不登校の息子とビョーキの母

不登校の息子との現在、統合失調症の母との過去

息子の好きだった先生

2018-02-27 14:24:24 | 日記
友達にお金を盗まれ、心の支えを求めて訪れた適応指導教室のセンター長は、
息子の好きだったヨシノ先生でした。

40代くらいの女性で、快活な面白い先生です。父兄からも子供からも人気があります。

「ユウト君も最初は親切で来てくれたのだと思いますが、たまに面白くなさそうな顔をする時があったんです。
友達との関係が悪くなるのがイヤで、あまり来させないように担任の先生に頼んだのですが、
わかってもらえなかったみたいで。それどころか入れ代わり立ち代わり友達が来るようになって……」

学校に行かないだけで、息子は誰にも迷惑をかけていないのに、どうしてそっとしておいてくれないのでしょう。
やっぱりクラスに不登校児がいると、担任の評判が下がるのでしょうか。
ユウト君は担任との板挟みになって、息子が憎らしく思えたのかもしれません。

##########

課題内容:
次の1.〜3.の記述が元の文書と一致するか、それぞれ「はい」か「いいえ」で判定し、その判断を決める文書中の語句を正確に引用せよ。
1. 適応指導教室のセンター長はヨシノ先生である。
2. ヨシノ先生は60代くらいの男性である。
3. ヨシノ先生は父兄からも子供からも人気がある。

##########

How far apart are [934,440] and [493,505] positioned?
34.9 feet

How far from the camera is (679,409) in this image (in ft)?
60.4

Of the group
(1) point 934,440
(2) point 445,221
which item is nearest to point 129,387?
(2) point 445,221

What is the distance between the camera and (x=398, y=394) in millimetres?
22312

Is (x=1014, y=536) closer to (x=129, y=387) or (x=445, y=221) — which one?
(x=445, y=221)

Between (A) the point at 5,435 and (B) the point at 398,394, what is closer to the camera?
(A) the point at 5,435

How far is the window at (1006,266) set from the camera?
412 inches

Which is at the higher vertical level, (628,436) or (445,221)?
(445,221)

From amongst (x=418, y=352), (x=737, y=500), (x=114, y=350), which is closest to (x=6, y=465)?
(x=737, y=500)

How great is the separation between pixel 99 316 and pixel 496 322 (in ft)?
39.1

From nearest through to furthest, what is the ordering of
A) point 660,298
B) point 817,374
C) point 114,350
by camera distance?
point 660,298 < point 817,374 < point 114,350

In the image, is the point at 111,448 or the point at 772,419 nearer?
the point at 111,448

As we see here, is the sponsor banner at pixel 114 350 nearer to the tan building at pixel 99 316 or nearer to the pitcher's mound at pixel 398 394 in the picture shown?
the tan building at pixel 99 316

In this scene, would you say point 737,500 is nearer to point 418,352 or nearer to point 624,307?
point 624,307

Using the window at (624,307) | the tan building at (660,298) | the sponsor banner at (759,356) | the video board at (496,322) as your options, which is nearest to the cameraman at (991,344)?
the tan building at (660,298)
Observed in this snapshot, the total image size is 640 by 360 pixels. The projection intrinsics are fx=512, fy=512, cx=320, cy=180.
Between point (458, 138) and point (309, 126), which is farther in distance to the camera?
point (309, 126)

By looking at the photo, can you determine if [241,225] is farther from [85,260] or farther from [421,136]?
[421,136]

##########

解答:
1. はい —「適応指導教室のセンター長は、息子の好きだったヨシノ先生でした。」
2. いいえ —「40代くらいの女性で」
3. はい —「父兄からも子供からも人気があります。」